LEXINGTON, Ky. (LEX 18) — As quickly as social distancing became a part of our vocabulary is how fast contact tracing might become our next “favorite” term. Coupled with testing, and without a vaccine, it might be our best hope in limiting the spread of COVID-19.

“We are currently contacting people who have been contacts of cases, and we’ve been able to increase our capacity to do that,” said Jessica Cobb, an Incident Commander with the Lexington-Fayette County Health Department.

But speaking with those who’ve tested positive for novel coronavirus is not an exact science, and can only do so much.

“The problem with contact tracing is you have to work backwards. By the time you’re getting a hold of somebody who might have been exposed, they may have already been infected,” said Dr. Kathleen Winter of the University of Kentucky’s College of Public Health.
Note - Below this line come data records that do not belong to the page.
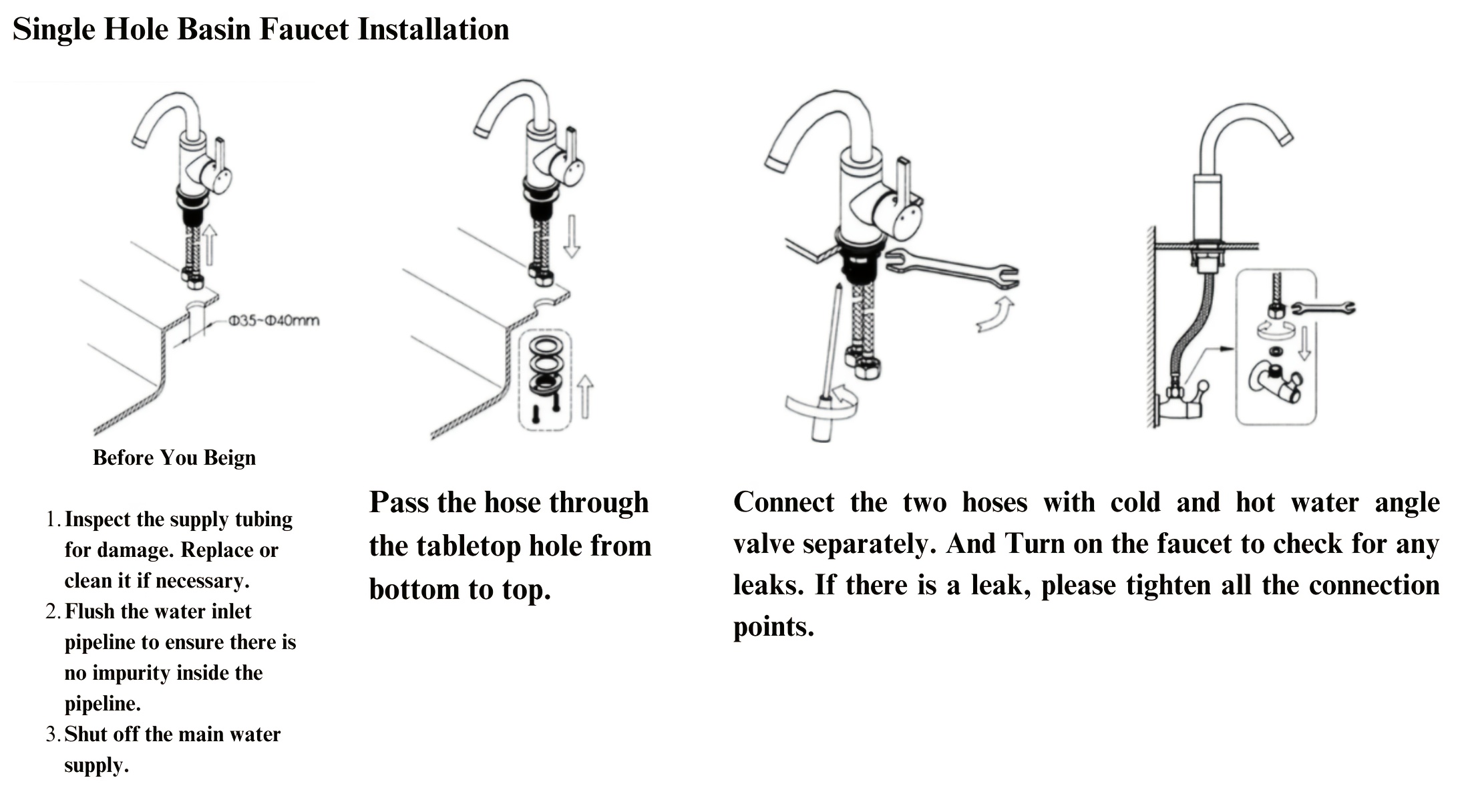 Single Hole Basin Faucet Installation

Φ35~Φ40mm

Before You Beign

1. Inspect the supply tubing for damage. Replace or clean it if necessary.
2. Flush the water inlet pipeline to ensure there is no impurity inside the pipeline.
3. Shut off the main water supply.

Pass the hose through the tabletop hole from bottom to top.

Connect the two hoses with cold and hot water angle valve separately. And Turn on the faucet to check for any leaks. If there is a leak, please tighten all the connection points.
Cobb cited another potential pitfall of person-to-person contact tracing in interview form.

“Sometimes people don’t want to be in trouble, or feel like they’re getting somebody else in trouble, because they know they’re going to be asked to stay at home for 14 days,” she said.

The program really has no choice but to rely on honesty from those being questioned, and it’s a big reason why it could fail miserably. GPS tracking is another option, but for those who feel it to be a violation of their privacy, it could create problems that are ultimately taken to the courts. Kentucky is not planning to use that method, for now.

“It still comes down to the individuals to follow isolation, or quarantine orders and stay at home and not expose other people,” Winter said.

Essentially, for now, we are the vaccine against COVID-19. Contact tracing is a part of the immunization’s mixture.